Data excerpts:
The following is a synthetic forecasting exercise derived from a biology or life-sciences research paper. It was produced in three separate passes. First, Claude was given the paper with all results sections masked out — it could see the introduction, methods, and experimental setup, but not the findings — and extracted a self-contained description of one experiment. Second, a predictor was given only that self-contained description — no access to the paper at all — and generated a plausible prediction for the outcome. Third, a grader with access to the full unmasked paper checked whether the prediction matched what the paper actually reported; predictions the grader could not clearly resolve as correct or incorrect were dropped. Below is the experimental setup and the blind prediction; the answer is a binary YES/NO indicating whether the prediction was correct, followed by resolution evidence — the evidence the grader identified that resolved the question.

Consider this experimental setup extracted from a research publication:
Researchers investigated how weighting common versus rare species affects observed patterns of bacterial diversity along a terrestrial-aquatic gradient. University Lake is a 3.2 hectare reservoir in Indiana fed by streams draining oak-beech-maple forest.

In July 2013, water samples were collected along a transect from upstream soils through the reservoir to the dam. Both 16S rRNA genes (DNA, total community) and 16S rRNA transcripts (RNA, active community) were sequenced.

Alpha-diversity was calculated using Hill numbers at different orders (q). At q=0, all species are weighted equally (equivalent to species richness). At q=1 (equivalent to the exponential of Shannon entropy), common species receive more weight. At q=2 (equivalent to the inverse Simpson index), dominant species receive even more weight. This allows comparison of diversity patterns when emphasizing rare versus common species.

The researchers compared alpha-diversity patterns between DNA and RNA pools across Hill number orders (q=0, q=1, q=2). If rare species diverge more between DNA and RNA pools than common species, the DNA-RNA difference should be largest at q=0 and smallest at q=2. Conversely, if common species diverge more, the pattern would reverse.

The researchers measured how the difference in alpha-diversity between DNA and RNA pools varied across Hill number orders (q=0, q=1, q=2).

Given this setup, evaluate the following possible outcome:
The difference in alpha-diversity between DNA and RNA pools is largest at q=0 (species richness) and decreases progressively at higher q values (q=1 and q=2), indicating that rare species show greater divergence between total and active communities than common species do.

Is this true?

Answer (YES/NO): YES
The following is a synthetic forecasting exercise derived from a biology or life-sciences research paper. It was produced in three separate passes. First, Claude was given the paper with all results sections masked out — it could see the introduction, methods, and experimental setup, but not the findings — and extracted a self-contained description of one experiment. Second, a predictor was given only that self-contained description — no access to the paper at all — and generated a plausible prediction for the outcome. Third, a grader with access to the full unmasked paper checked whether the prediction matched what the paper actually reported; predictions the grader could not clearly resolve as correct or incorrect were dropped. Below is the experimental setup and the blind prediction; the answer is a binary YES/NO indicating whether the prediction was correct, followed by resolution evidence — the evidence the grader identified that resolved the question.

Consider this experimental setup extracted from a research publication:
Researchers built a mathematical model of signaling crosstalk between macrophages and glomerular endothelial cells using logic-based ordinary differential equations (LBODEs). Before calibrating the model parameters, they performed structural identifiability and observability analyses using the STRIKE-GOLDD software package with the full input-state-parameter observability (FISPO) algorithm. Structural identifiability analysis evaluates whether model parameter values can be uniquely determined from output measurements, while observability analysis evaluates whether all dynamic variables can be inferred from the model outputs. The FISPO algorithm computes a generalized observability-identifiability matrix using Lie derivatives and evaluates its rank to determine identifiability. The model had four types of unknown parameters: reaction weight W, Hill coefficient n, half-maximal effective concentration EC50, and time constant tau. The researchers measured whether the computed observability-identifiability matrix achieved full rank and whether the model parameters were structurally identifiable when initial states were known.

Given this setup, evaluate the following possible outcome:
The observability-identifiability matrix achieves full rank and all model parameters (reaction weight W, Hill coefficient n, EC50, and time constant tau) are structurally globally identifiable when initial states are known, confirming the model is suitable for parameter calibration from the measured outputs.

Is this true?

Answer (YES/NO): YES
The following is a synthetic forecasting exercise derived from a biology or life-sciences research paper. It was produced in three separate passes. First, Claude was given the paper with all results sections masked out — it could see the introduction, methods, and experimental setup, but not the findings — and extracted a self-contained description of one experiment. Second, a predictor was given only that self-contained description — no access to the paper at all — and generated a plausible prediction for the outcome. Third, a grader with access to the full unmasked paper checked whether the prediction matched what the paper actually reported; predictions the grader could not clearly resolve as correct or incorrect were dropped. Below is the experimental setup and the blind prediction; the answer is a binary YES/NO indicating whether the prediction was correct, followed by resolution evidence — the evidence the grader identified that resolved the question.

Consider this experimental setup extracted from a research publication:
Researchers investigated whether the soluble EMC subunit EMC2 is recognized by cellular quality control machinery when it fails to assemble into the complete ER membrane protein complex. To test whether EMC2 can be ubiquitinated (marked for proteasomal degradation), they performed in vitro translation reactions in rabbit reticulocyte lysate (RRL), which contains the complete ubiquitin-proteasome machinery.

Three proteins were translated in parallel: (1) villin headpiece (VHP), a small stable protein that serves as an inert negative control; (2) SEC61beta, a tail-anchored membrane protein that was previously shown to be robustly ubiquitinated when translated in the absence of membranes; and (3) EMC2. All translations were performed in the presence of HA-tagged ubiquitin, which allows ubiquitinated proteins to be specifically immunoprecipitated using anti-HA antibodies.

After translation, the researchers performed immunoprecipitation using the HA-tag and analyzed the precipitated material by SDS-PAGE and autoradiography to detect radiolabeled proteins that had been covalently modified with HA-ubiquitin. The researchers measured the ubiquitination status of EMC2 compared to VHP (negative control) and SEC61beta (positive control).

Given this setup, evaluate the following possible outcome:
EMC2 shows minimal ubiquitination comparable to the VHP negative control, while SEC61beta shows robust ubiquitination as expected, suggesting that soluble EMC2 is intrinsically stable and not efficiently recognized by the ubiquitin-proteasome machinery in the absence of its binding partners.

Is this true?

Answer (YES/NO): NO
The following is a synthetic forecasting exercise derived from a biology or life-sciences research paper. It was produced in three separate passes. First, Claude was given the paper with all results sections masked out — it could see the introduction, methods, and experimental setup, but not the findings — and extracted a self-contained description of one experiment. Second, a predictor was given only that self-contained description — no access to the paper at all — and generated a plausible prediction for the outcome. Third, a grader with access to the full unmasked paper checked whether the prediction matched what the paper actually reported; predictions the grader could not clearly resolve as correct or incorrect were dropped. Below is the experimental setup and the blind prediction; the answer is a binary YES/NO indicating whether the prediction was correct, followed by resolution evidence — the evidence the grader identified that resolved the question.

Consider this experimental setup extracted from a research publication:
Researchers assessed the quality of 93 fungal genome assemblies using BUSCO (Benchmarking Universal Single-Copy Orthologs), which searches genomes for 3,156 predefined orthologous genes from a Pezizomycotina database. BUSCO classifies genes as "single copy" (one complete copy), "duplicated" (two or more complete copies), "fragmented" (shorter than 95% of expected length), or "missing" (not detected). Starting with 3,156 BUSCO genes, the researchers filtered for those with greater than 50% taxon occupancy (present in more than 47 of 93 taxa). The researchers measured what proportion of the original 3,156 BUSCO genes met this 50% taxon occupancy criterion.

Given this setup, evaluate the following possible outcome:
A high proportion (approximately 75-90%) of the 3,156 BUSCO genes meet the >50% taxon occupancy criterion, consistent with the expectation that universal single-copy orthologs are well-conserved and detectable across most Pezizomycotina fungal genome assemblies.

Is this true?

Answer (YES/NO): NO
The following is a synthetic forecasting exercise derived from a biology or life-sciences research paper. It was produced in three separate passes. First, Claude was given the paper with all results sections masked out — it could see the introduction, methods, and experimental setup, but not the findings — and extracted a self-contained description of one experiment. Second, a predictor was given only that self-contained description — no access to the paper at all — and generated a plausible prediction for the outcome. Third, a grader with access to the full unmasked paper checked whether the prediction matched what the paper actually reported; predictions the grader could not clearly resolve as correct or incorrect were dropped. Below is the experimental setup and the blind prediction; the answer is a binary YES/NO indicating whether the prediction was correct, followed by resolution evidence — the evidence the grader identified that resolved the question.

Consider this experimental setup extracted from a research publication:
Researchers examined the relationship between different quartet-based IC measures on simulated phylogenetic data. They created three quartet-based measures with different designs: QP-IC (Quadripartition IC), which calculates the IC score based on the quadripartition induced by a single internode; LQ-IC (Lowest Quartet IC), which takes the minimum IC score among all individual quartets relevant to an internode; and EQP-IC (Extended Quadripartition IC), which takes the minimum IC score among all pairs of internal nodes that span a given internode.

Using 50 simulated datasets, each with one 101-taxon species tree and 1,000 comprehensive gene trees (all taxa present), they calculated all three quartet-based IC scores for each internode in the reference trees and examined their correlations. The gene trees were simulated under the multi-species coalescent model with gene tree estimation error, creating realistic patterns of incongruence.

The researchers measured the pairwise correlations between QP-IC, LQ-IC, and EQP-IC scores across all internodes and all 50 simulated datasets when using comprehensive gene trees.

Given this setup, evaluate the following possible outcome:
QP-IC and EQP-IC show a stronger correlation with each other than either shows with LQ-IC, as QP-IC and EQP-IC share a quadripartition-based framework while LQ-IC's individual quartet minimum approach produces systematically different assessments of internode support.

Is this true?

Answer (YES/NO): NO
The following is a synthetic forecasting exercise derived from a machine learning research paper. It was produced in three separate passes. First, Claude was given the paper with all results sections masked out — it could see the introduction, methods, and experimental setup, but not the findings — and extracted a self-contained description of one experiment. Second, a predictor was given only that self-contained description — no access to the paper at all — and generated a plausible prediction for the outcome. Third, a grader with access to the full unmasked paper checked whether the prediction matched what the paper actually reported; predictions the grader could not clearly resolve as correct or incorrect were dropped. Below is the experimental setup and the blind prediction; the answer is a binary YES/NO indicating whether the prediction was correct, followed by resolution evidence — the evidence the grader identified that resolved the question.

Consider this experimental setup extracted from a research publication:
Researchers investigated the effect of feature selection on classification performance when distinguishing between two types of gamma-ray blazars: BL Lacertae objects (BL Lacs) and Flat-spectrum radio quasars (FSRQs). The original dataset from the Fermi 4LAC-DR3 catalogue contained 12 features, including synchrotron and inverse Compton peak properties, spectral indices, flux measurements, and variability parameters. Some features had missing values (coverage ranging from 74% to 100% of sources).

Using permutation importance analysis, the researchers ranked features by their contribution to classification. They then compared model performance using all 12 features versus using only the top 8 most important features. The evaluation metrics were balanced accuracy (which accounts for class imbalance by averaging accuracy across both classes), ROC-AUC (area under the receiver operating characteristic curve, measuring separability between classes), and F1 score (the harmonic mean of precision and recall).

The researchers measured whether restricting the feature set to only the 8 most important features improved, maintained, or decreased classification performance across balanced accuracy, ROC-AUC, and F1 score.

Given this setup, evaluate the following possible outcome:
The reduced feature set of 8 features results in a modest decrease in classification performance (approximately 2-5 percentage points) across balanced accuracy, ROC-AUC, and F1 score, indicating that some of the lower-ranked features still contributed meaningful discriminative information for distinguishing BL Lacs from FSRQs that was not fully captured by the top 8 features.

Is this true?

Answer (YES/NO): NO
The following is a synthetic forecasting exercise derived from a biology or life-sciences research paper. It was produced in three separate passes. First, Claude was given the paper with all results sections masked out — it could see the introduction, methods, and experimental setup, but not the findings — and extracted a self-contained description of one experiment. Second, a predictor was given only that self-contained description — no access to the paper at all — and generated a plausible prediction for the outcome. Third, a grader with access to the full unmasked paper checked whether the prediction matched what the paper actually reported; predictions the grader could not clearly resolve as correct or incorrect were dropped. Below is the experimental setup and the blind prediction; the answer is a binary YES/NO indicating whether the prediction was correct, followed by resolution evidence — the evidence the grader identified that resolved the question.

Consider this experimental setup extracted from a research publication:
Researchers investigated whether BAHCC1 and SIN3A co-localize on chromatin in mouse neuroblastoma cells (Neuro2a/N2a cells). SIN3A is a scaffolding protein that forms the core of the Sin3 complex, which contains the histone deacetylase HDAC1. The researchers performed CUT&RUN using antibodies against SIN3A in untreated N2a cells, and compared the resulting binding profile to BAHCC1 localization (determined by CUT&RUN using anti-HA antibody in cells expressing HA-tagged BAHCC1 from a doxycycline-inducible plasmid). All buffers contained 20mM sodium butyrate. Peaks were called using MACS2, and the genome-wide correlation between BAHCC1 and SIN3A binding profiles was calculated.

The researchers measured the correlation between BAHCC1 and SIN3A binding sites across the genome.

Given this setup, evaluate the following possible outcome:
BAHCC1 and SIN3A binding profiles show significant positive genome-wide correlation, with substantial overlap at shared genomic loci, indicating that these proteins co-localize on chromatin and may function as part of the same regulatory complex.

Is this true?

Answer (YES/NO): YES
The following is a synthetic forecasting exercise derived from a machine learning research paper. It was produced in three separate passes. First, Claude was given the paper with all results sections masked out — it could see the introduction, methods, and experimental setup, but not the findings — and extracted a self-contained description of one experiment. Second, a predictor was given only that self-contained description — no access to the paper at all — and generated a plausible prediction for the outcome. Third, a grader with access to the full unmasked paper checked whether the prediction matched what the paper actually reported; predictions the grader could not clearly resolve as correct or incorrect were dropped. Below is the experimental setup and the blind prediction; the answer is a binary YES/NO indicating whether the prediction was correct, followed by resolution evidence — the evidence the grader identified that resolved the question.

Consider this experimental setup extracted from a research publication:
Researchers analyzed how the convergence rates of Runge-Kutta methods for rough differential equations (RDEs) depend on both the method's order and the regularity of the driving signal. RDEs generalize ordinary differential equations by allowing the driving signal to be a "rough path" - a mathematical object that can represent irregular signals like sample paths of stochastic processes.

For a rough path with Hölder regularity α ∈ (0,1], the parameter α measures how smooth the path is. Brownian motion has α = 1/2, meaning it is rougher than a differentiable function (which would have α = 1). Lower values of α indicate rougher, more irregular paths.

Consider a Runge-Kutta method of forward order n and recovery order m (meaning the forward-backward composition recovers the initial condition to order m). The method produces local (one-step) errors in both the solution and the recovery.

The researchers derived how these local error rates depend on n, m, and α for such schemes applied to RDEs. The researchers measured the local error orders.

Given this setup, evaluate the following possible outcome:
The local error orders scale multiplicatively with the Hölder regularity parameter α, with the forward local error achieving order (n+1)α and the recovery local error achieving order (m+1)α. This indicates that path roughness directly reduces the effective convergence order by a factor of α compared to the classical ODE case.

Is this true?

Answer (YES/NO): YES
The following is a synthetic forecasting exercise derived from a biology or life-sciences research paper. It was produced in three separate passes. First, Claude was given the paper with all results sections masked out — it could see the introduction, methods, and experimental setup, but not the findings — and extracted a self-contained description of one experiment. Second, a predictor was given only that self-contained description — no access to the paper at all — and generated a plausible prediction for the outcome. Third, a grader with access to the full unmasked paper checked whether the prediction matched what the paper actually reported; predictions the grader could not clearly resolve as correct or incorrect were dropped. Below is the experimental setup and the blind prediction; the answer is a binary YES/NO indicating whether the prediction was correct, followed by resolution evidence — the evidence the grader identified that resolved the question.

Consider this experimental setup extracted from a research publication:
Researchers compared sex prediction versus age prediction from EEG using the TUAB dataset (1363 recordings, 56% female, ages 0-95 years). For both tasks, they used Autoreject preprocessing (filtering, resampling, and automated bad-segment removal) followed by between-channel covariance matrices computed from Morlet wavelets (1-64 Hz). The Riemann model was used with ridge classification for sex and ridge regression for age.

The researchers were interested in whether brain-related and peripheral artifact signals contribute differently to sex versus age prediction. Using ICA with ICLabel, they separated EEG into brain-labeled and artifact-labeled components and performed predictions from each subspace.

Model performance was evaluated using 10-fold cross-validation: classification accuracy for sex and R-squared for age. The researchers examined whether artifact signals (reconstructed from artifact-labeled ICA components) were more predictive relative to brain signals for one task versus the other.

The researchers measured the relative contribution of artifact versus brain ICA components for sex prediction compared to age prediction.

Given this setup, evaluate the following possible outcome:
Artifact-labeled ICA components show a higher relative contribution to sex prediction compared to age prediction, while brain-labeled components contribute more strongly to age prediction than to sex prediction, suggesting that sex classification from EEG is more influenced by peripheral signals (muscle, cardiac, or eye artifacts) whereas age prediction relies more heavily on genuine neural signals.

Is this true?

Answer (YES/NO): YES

**Your task:** Nothing beyond the lines from the start of the entries through the line with "In July 2013, water" should appear. Repeat those lines exactly, both ends included.

**Written answer:**
The following is a synthetic forecasting exercise derived from a biology or life-sciences research paper. It was produced in three separate passes. First, Claude was given the paper with all results sections masked out — it could see the introduction, methods, and experimental setup, but not the findings — and extracted a self-contained description of one experiment. Second, a predictor was given only that self-contained description — no access to the paper at all — and generated a plausible prediction for the outcome. Third, a grader with access to the full unmasked paper checked whether the prediction matched what the paper actually reported; predictions the grader could not clearly resolve as correct or incorrect were dropped. Below is the experimental setup and the blind prediction; the answer is a binary YES/NO indicating whether the prediction was correct, followed by resolution evidence — the evidence the grader identified that resolved the question.

Consider this experimental setup extracted from a research publication:
Researchers investigated how weighting common versus rare species affects observed patterns of bacterial diversity along a terrestrial-aquatic gradient. University Lake is a 3.2 hectare reservoir in Indiana fed by streams draining oak-beech-maple forest.

In July 2013, water samples were collected along a transect from upstream soils through the reservoir to the dam. Both 16S rRNA genes (DNA, total community) and 16S rRNA transcripts (RNA, active community) were sequenced.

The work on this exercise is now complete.